Exercise instructions -> Repeat the listing below exactly. Pictures do not belong in the copy.

Provided data ->
□ □ □ □ □

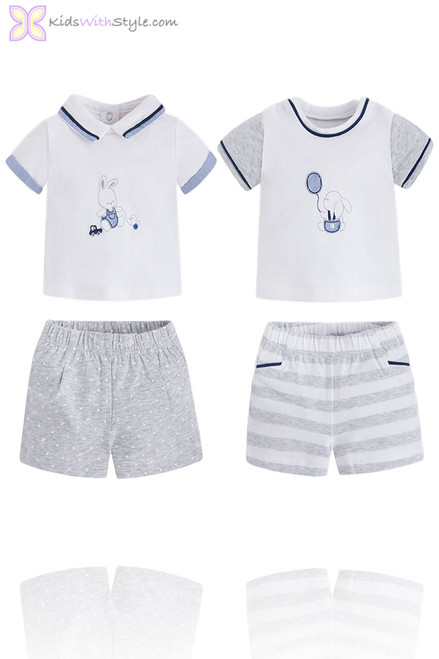 06fa26ca6fd4 Baby Boy - Apparel - Tops   Polos - Page 1 - KidswithStyle.com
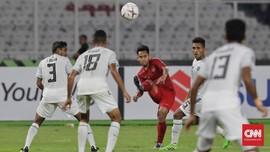 Andik Punya Firasat Jelang Timnas Indonesia vs Thailand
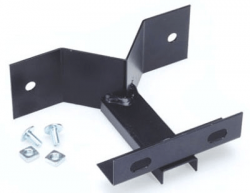Brackenheath BTHB3A - Swivel corner bracket 180° movement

□ □ □ □ □

Output of the task ->
 06fa26ca6fd4 Baby Boy - Apparel - Tops   Polos - Page 1 - KidswithStyle.com
 Andik Punya Firasat Jelang Timnas Indonesia vs Thailand
Brackenheath BTHB3A - Swivel corner bracket 180° movement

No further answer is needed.